Permohonan Informasi Impor Benih Padi Baru dari China

Tamu Cina

Prof. Erizal Jamal, Kepala Pusat PVTPP, menerima kunjungan Mr. So Yao dari Yuan’s Hi-Tech Seed Co., Ltd, Negara Tiongkok dan perwakilan PT. Rabana Agro Resources dalam rangka permohonan informasi proses impor contoh benih paadi baru dari Tiongkok, Selasa 23/01/2017 di Kantor Pusat PVTPP.

Perwakilan dari Badan Karantina Pertanian dan Direktorat Jenderal Tanaman Pangan hadir pada kunjungan tersebut. Disampaikan dari Badan Karantina Pertanian bahwa Indonesia menganut prinsip kehati-hatian dalam hal impor benih dari Negara Tiongkok karena pernah terjadinya outbreak dengan ditemukannya hama penyakit dari benih cabai illegal yang dibawa masuk WN Tiongkok dengan paspor turis. Dengan pengalaman tersebut, telah ditetapkan kebijakan untuk benih impor dari Negara Tiongkok wajib melampirkan informasi dari karantina Negara Tiongkok tentang hama dan penyakit selama tiga tahun terakhir.

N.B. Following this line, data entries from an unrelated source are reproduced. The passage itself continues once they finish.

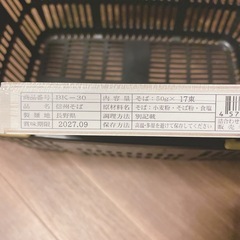 特選品 信州そば 木箱入りの画像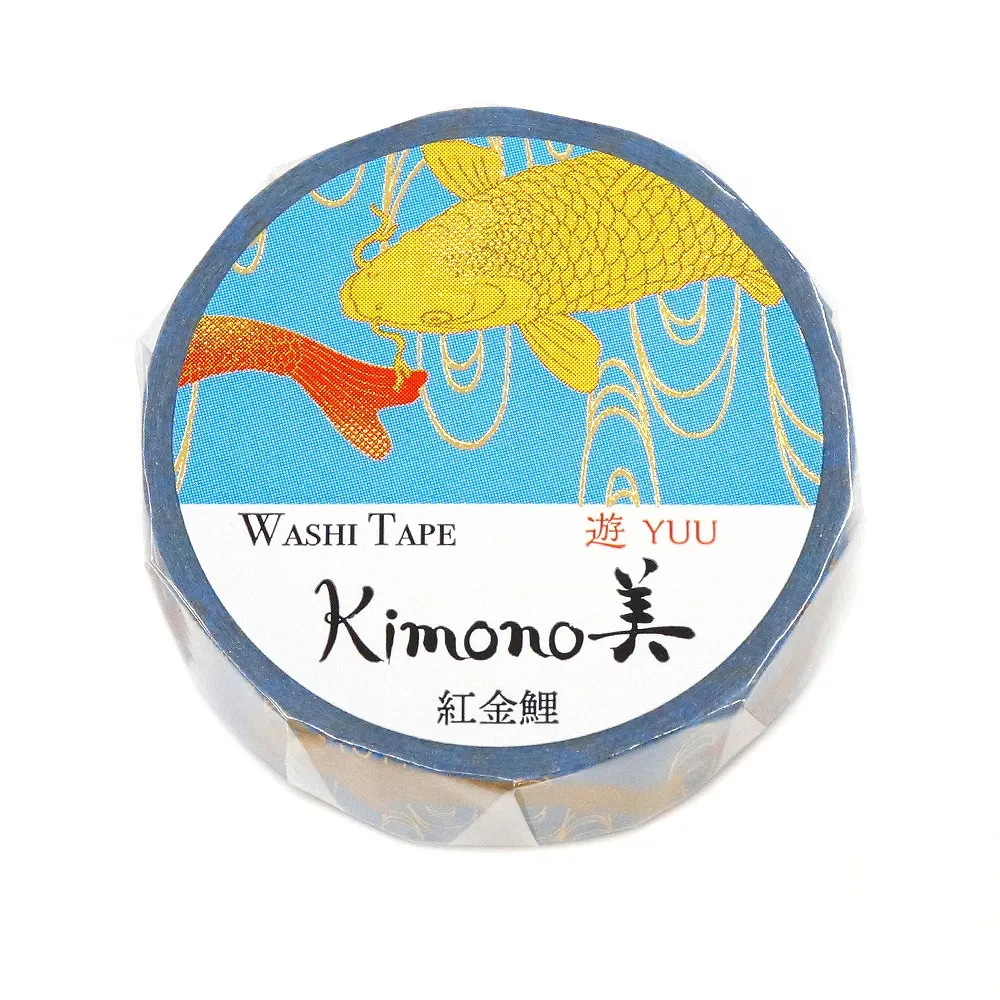 【安心の日本製！上品で華やかな和紙マスキングテープ！kimono美シリーズ　遊】紅金鯉 15mm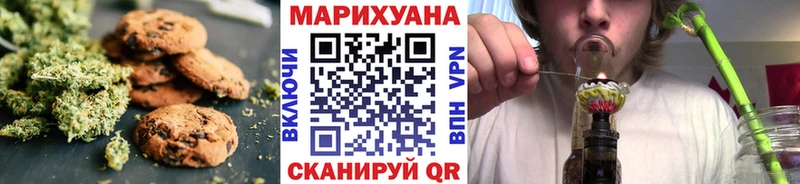 Печенье с ТГК марихуана Ялуторовск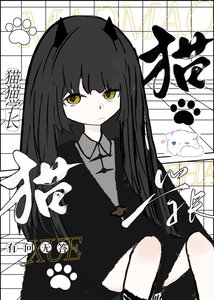 《貓貓學長》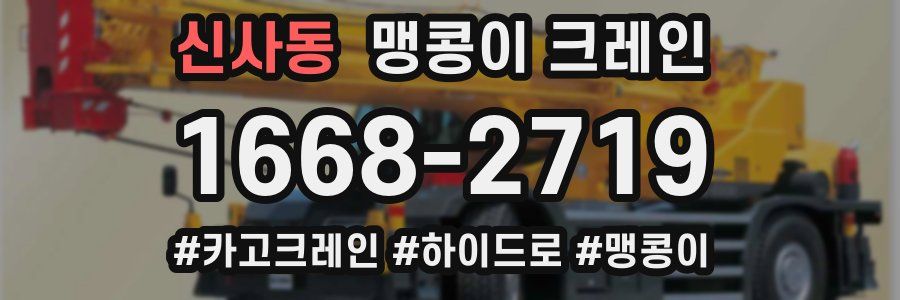 신사동 맹콩이 크레인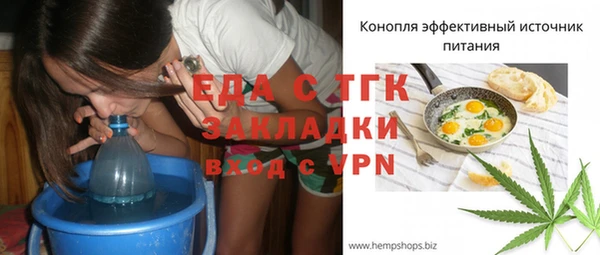 2c-b Тавда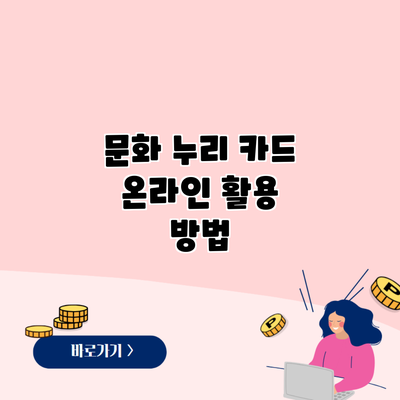 문화 누리 카드 온라인 활용 방법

Ditjen Tanaman Pangan juga menyampaikan bahwa terdapat kebijakan baru khusus untuk benih padi dan jagung, Indonesia tidak mengijinkan  untuk memasukkan benih F1 karena sudah mencukupi stock di dalam negeri dan hanya mengizinkan benih tetua saja. Untuk benih contoh diwajibkan persyaratan screening test dan seed production test. Pusat PVTPP pada prinsipnya siap untuk memproses permohonan perizinan yg masuk secara elektronik yang telah memenuhi persyaratan sesuai ketentuan perundang-undangan.